Here are the regex patterns:
\d{3}(?<=USD\d{3}) //after the match
(?<=USD)\d{3} //before the match
The example string is:
USD100;
I grasped the idea but could not figure what is actually going on inside regex engine to complete the task. Can any one explain it to me easily so that I can understand. Thanks in advance.
The example below shows how PCRE (and most engines) implements look-behind. Take note of the position of the cursor just before entering the look-behind in each case.
In the case of \d{3}(?<=USD\d{3})
, note that the cursor advances 3 positions after matching \d{3}
, so the look-behind need to look past the 3 digits that it just consumes in order to check for USD in front of them.
This method makes sure that the numbers are there first, before checking for the prefix.
USD100;
^
Attempting to match \d{3}. Fail and bump along.
USD100;
^
Attempting to match \d{3}. Fail and bump along.
USD100;
^
Attempting to match \d{3}. Fail and bump along.
USD100;
^
Attempting to match \d{3}.
USD100;
^
Matched \d{3}. Attempting to assert (?<=USD\d{3}) (length 6).
USD100;
^ +
Save current position. Go back 6 characters.

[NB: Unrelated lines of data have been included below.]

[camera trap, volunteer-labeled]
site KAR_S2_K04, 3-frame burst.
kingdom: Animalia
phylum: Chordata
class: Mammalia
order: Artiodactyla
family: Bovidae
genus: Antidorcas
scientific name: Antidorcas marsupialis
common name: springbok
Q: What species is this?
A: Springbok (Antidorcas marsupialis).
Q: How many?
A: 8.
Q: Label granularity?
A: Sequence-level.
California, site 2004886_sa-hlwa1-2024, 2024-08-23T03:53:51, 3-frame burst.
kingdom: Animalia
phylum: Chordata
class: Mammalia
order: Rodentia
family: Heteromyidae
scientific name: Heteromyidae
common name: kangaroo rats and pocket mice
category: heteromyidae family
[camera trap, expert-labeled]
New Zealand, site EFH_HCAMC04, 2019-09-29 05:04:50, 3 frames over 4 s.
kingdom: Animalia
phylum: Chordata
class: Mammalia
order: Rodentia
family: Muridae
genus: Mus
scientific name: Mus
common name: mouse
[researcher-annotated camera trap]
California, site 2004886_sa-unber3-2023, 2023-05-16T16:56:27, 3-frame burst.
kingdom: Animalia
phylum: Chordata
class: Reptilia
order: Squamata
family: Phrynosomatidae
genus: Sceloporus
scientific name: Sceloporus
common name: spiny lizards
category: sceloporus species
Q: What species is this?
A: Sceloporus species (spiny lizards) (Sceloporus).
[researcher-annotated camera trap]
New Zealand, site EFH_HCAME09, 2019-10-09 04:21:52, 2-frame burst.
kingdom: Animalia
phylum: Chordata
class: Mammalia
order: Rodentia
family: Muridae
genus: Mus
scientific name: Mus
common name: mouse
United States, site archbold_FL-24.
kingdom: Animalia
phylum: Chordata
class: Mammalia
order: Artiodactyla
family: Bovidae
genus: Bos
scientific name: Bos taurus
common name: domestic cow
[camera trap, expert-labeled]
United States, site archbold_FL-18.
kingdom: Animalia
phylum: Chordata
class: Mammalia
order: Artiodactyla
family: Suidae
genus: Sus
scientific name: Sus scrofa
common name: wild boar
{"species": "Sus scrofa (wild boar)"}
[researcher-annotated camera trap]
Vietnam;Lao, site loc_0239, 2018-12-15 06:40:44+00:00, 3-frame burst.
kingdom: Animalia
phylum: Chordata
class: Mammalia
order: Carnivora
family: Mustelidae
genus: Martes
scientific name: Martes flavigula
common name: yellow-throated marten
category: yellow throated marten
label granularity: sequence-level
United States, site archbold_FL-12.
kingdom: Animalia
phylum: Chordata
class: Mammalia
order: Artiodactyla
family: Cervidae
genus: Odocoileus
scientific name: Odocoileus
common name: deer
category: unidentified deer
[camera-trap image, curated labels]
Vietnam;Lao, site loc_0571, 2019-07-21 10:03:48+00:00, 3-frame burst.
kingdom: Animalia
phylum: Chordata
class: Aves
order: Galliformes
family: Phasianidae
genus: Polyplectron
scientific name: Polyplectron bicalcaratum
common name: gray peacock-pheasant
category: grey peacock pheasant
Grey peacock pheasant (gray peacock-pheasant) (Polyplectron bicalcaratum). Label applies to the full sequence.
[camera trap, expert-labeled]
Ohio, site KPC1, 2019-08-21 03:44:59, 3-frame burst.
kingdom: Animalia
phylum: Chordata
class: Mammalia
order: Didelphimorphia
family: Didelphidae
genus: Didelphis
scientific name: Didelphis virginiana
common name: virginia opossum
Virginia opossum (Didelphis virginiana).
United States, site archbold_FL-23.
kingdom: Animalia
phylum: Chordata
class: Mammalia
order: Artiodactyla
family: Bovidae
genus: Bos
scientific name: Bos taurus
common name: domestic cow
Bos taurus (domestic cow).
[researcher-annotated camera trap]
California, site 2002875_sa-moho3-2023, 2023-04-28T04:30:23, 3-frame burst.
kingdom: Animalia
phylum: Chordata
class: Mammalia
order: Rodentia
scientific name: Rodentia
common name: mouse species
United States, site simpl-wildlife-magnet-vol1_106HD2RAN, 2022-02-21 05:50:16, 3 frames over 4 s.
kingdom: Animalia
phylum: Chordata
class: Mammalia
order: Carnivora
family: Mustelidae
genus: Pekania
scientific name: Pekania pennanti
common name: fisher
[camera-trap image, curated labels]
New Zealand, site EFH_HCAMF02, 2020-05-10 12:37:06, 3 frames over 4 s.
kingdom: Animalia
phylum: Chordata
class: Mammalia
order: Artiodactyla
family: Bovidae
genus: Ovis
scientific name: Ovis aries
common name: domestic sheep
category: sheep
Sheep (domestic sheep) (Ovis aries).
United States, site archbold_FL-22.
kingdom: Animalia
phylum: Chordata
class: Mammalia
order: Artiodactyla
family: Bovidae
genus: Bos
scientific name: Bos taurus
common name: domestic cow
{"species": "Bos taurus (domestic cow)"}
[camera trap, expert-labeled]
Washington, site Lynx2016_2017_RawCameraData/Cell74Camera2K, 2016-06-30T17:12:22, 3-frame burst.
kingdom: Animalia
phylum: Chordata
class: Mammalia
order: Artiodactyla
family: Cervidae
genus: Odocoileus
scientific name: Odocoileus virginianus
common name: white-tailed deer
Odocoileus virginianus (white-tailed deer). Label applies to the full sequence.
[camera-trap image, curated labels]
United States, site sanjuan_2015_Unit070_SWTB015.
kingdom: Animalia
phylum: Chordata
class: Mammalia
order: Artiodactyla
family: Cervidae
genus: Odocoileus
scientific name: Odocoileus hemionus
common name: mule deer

(Attempt to match USD\d{3} succeeds, positive look-behind succeeds)
USD100;
^
Back to the saved position and report a match.
In the case of (?<=USD)\d{3}
, note that the cursor is right in front of 100
, so it only needs to look back 3 characters to check that USD is there.
This method makes sure that the prefix exists first, before matching the numbers.
USD100;
^
Attempting to assert (?<=USD) (length 3). Fail length check and bump along.
USD100;
^
Attempting to assert (?<=USD) (length 3). Fail length check and bump along.
USD100;
^
Attempting to assert (?<=USD) (length 3). Fail length check and bump along.
USD100;
^
Attempting to assert (?<=USD) (length 3).
USD100;
^ +
Save current position. Go back 3 characters.
(Attempt to match USD succeeds, positive look-behind succeeds)
USD100;
^
Back to the saved position. Attempting to match \d{3}.
USD100;
^
Matched \d{3} and report a match.
Look-behind is not a well-defined operation, so different engines have different implementations and limitations on what is allowed in look-behind.
.NET implements look-behind by matching the pattern inside look-behind from right-to-left. This makes it possible to put any construct inside look-behind, but since the tokens in the pattern are read from right-to-left, it is confusing when the pattern contains backreferences.
Other engines (PCRE included) chooses to match the pattern inside look-behind from left-to-right, by studying the pattern to determine the length of the pattern, and perform a match from the current position minus the length of the pattern. Since not all patterns have a bounded length, most engines reject such patterns to keep the performance reasonable.